2) Logistic no pipeline: 0.76

The use of a pipeline slightly improved the accuracy.

3) Pipelines combine preprocessing of data and the training of the model into a single object. Therefore, every time the modle is tested or trained it will be done witht he same preprocessed data avoiding data leakage.

🌟 Mini-Challenge

Swap the Logistic Regression model for a Random Forest Classifier inside the pipeline.

Compare performance with Logistic Regression.
👉 Which one works better on Titanic? Why might that be?

In [14]:
clf = Pipeline(steps=[
    ("preprocessor", preprocessor),
    ("classifier", RandomForestClassifier(n_estimators=100, random_state=42))
])

X_train, X_test, y_train, y_test = train_test_split(X, y, test_size=0.2, random_state=42)

clf.fit(X_train, y_train)
y_pred = clf.predict(X_test)

print("Accuracy:", accuracy_score(y_test, y_pred))

Accuracy: 0.7821229050279329


-Logistic Regression Accuracy: 0.7877094972067039

-Random Forest Accuracy: 0.7821229050279329

Almost identical accuracies logistic regression is slighty better. This might be because many of the features have linear signals.

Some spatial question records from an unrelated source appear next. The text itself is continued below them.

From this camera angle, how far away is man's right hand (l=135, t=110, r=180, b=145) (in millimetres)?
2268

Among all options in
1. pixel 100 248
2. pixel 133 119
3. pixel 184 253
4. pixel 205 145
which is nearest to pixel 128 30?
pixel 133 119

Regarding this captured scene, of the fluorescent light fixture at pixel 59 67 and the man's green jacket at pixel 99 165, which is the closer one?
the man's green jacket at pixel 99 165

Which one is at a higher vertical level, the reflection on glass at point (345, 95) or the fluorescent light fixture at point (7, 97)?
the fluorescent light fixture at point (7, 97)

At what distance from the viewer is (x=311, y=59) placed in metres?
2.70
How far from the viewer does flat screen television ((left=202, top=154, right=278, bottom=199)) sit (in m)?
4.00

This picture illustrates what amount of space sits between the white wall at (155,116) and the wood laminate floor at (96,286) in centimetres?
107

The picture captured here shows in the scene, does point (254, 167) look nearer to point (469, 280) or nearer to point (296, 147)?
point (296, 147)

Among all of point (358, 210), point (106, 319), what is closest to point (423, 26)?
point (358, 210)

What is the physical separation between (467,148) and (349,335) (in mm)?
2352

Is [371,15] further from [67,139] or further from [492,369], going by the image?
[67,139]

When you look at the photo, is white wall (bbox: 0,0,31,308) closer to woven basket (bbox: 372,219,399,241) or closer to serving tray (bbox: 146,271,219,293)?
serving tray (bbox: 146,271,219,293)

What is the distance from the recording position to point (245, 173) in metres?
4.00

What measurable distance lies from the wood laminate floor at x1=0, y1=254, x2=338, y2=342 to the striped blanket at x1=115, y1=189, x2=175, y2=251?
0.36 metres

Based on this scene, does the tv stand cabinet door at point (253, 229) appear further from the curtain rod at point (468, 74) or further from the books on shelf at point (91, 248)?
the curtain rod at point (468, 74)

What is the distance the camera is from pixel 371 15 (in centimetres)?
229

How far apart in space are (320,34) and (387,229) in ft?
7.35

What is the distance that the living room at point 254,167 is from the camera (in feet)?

For exampe:

-Being female increases survival odds.
-Being in first class increases survival odds
-Higher fare increases survival odds.

✨ Key Insight

Pipelines don’t just make your code cleaner → they’re essential for real-world ML because:

They guarantee reproducibility.

They integrate seamlessly with GridSearchCV (you’ll use that soon).

They allow you to deploy models without worrying about inconsistent preprocessing.